Он спустился на первый этаж и уселся на террасе кафе «Золотая рыбка», где стояли лишь два круглых стола и четыре металлических стула, выкрашенных грязно-коричевой краской. Какой-то художник, примитивный визионер, яркими пастозными мазками расписал интерьер маленького бара, покрыв стены фресками, изображающими марсельский карнавал вперемешку с рыбами, цветами и сладострастного вида фруктами, карнавал без масок, все лица в толпе казались масками, более уродливыми, грубыми, трогательными и живыми, чем настоящие лица. «Обалдеть! — воскликнул Жюстиньен, когда впервые вошел в кафе. — Хозяин, а что стало с придурком, который такое намазюкал?» «Да проходимец какой-то, — раздумчиво ответил хозяин. — Его вроде бы шлепнули в Сен-Лоран-дю-Марони, как я слышал…» — «И все же, скажу я вам, ему повезло!» Физиономия хозяина на минуту выступила из густого дыма, и с улыбкой дохлой трески он произнес: «Я тоже всегда так думал». С тех пор Жюстиньен почти каждый день заходил в это кафе по утрам выпить «национального» кофе с сахарином. Он сидел нога на ногу, облокотившись о стол, зажав в пальцах «голуаз», и наслаждался этими минутами. Сегодня было холодно и хмуро, краски поблекли, и город стал напоминать парижское предместье, но Жюстиньен чувствовал себя превосходно. Жинетта, с плоской грудью под шерстяной кофтой, подошла обслужить его и бросила вишенку в водку, которую подала в чашке, потому что в это время не разрешалось торговать спиртным. Официантка, с мускулистой шеей и миндалевидными глазами, немного похожая на китаянку, знала, что этот приветливый клиент немного посвящен в ее дела, так как комнаты их были рядом.
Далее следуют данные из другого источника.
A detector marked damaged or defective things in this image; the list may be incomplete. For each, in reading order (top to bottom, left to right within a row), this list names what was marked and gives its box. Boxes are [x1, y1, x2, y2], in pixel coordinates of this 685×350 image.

— С личной жизнью в порядке, Жинетта?

— Да, так оно и есть. Пусть он меня и поколачивает, он все равно очень мил.

— Он отличный парень, — ответил Жюстиньен убежденно. — Достаточно только взглянуть на него. У него есть характер.

— А то! — фыркнула Жинетта.

Прежде чем отправиться в путь, Жюстиньен ненадолго задумался, потому что, с одной стороны, у него было важное дело, а с другой, ему хотелось прогуляться. Он быстро, не запыхавшись, взбежал по железной лестнице, которая вела к трансбордеру, висящему в пустоте над входом в гавань. Если верить плакату у входа, там можно было дышать здоровым, насыщенным озоном воздухом.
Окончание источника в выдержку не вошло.